The quantification of individual fluorophore species in terms of their absolute fluorescence strength and concentration rather than a relative one is challenging, yet it has some important advantages. All other factors such as light absorption, scattering, and volume effects affecting the detected intensity of the fluorescence signal need to be meticulously taken into account. The potential uncertainties in system responses and measurement details that may affect the reported data and the observed fluorescence characteristics associated with the tissue physiological state can then be eliminated. An objective comparison between different methods becomes straightforward. Most importantly, the recovery of the absolute fluorophore concentration as biologically relevant data facilitates data interpretation and improves tissue diagnosis. Figure 5 shows the variation of the relative fluorescence strength with tissue type in contrast to that of the absolute strength given in Fig. 2. The discriminating power of the relative fluorescence strength is much weaker than that of the absolute fluorescence strength as suggested by their $p$-values for the statistical significance. Indeed, the absolute concentrations can be used to classify noncancer (perilesional and normal, $n=66$) versus cancer ($n=52$) much more accurately than the relative fluorescence strength. The receiver operating characteristic (ROC) curves computed using a support vector machine (SVM)⁴³ with fivefold cross validation are shown in Fig. 7 in which the accuracy of the classification is 99.8% for the former and 93.9% for the latter. The accuracy with the redox ratios alone is 77.1%.

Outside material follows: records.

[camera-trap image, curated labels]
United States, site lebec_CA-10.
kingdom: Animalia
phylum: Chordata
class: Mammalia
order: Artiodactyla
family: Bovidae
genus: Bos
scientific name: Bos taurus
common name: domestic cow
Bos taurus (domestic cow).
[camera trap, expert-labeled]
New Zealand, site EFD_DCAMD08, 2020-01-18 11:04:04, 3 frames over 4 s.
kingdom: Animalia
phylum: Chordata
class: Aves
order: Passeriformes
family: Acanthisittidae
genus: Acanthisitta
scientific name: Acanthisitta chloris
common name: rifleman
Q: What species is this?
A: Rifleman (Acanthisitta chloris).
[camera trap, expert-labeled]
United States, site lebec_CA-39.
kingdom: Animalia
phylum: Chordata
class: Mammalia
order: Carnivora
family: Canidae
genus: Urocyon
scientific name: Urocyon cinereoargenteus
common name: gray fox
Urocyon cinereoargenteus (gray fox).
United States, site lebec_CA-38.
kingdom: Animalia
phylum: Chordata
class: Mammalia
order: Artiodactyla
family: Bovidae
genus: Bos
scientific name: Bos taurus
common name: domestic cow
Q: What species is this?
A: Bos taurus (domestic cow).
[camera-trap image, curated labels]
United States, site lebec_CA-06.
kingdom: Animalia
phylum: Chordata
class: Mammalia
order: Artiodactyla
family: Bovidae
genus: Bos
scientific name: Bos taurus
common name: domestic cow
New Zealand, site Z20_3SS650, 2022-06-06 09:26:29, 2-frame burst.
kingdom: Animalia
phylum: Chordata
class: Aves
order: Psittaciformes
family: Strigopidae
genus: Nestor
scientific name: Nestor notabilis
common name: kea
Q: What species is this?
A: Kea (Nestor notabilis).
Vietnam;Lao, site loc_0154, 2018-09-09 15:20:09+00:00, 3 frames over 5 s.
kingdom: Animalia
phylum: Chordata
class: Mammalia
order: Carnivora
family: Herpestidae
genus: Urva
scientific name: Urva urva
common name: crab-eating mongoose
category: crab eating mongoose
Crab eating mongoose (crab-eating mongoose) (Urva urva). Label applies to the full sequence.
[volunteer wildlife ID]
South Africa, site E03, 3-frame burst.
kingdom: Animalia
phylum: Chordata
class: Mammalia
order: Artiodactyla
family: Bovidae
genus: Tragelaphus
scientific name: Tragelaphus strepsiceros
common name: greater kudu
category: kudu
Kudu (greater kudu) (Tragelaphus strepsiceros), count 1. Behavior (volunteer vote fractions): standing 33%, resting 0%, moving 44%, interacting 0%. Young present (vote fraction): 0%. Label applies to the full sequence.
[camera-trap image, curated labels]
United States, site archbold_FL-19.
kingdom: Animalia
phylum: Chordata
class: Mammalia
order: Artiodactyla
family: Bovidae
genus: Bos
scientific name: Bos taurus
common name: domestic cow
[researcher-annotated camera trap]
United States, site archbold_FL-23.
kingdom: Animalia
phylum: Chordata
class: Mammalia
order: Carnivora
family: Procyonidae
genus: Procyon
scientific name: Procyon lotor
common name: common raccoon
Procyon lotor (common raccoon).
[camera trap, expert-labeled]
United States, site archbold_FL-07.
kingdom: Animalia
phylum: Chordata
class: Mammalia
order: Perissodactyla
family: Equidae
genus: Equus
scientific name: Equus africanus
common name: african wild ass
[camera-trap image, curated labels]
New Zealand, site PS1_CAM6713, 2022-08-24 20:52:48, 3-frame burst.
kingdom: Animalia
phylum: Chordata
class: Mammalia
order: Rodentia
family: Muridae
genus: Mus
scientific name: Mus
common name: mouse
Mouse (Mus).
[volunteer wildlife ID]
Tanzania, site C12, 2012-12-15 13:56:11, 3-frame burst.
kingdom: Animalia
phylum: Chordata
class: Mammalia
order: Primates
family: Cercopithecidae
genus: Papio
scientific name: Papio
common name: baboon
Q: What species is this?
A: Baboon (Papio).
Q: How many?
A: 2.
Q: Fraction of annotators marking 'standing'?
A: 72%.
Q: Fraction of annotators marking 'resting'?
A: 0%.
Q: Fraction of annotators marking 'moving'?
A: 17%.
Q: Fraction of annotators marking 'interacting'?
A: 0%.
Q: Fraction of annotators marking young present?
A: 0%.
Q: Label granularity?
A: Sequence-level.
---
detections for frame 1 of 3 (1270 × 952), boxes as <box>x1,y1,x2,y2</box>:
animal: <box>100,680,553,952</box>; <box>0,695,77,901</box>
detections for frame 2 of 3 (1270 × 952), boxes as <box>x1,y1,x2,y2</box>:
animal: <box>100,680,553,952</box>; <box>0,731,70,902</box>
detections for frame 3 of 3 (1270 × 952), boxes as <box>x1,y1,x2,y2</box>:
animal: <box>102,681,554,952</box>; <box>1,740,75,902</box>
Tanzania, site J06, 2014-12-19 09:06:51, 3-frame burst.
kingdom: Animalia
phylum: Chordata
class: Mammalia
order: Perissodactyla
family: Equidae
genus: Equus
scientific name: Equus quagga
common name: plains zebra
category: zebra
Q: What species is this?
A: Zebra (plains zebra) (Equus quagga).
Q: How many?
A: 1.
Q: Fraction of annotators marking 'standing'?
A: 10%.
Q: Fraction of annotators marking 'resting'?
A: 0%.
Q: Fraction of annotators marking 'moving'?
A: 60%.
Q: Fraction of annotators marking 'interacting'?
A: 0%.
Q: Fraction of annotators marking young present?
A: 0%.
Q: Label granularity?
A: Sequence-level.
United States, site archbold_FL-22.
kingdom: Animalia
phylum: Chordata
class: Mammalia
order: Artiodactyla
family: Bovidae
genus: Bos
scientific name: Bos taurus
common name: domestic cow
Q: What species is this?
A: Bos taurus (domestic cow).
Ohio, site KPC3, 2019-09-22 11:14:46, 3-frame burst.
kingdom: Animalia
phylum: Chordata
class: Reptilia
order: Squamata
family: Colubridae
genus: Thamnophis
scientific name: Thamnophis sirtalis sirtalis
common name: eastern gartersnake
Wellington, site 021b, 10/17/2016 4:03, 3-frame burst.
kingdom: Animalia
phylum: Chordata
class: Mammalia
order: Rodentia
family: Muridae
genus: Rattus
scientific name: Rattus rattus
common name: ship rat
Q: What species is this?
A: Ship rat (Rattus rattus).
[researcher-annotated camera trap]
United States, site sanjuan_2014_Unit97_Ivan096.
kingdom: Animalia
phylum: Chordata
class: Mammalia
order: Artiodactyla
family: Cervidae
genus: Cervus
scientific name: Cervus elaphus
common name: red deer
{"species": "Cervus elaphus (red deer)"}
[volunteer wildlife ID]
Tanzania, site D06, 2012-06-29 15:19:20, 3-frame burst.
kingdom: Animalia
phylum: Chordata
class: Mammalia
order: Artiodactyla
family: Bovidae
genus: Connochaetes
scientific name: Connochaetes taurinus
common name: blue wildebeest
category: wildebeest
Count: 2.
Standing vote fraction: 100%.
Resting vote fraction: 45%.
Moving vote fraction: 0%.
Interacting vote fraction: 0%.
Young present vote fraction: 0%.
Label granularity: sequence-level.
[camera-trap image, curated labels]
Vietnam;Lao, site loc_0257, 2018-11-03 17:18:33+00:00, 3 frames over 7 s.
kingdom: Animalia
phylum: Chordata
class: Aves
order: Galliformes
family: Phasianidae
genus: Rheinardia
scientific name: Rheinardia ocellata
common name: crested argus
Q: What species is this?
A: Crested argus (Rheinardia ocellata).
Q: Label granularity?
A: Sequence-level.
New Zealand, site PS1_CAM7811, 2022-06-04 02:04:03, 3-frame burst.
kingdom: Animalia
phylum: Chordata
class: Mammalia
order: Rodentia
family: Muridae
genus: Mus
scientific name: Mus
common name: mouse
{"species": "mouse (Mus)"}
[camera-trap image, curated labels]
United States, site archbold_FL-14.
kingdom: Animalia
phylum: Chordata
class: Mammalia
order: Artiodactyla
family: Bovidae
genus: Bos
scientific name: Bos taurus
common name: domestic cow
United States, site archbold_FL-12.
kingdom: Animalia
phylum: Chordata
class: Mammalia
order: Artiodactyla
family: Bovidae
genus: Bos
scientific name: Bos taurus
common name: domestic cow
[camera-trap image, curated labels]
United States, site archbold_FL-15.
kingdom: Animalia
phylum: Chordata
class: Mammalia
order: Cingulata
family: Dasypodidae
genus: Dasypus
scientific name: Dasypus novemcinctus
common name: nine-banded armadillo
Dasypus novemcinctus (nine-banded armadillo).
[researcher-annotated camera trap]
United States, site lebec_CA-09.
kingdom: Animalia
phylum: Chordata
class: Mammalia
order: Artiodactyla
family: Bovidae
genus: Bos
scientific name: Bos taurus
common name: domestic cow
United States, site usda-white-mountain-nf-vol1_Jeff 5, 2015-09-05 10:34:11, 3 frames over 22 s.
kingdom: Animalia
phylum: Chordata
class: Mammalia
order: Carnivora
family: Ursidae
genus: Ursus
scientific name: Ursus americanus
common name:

In conclusion, we have presented chemometric wide-field fluorescence microscopy for imaging the spatial distribution and concentration of endogenous fluorophores in thin tissue sections. Using broadband excitation and detection and nonnegative factorization aided by spatial diversity, both the spectral signature and the spatial distribution of endogenous fluorophores are recovered. The species and absolute concentration map of individual fluorophores are then derived by comparing the known “pure” fluorophore signature and their strength under the identical imaging condition. This microscopy has been demonstrated by retrieving the concentration map of all major endogenous fluorophores for normal, perilesional, and cancerous lung tissue. Chemometric fluorescence quantification in terms of the absolute concentration map rather than the relative strength exhibits some significant advantages including the elimination of the uncertainties due to system responses or measurement details, the generation of more biologically relevant data, and, most importantly, the enhancement in the accuracy of tissue diagnosis. This should also simplify the assessment of competing fluorescence imaging approaches.